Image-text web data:
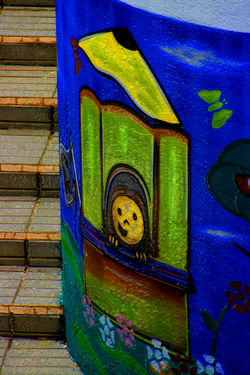 un niñito Architecture Art Blue Built Structure Close-up Closed Colorful Creativity Day Design Graffiti Green Color Multi Colored No People Outdoors Street Art Wall - Building Feature Wood - Material Wooden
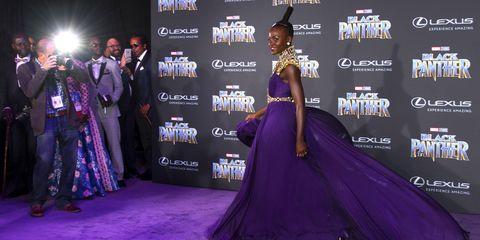 Gown, Carpet, Purple, Dress, Clothing, Red carpet, Fashion, Violet, Formal wear, Flooring,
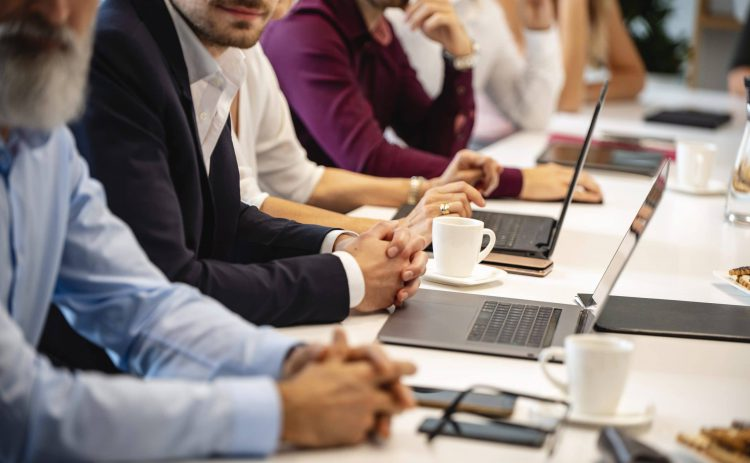 Businesspeople Seated Side by Side at Conference Table
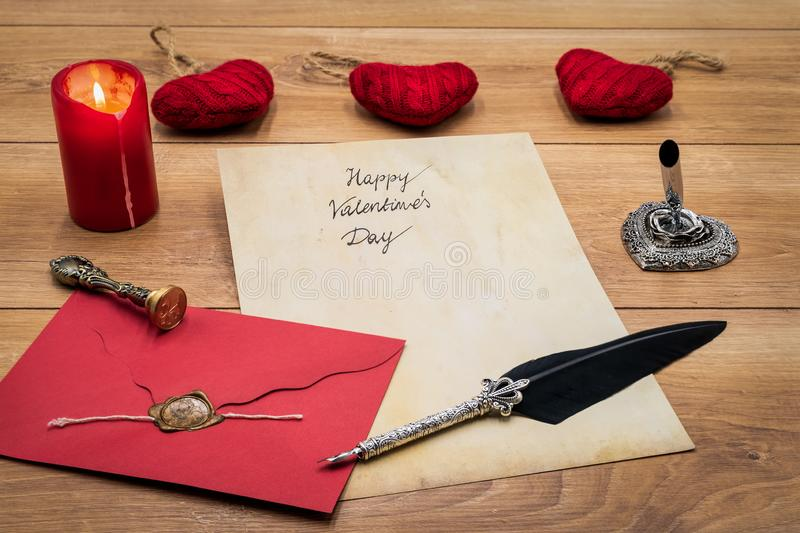 Classic Valentine`s Day cad with decorative quill and stand, red envelop with wax seal, red candle and cuddle, space for your text stock images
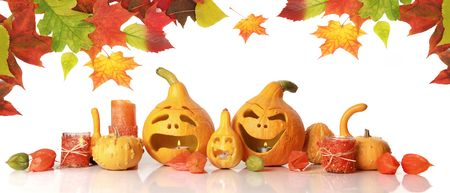 halloween pumpkins with funny faces on white photo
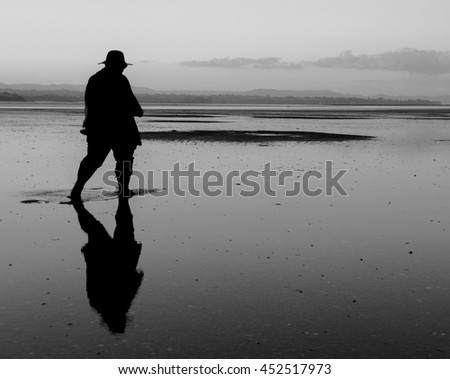 Black and white photo of silhouette woman walking alone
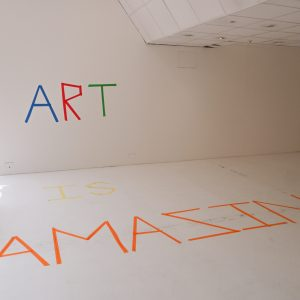 Colourful tape on the wall and floor that spells out 'Art is Amazing'.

ACTION ITEM: Retype only the lines above from the one with "text stock images" through the one with "halloween pumpkins with", exactly and with both ends. Images stay out.

OUTPUT OF THE EXERCISE:
 Classic Valentine`s Day cad with decorative quill and stand, red envelop with wax seal, red candle and cuddle, space for your text stock images
 halloween pumpkins with funny faces on white photo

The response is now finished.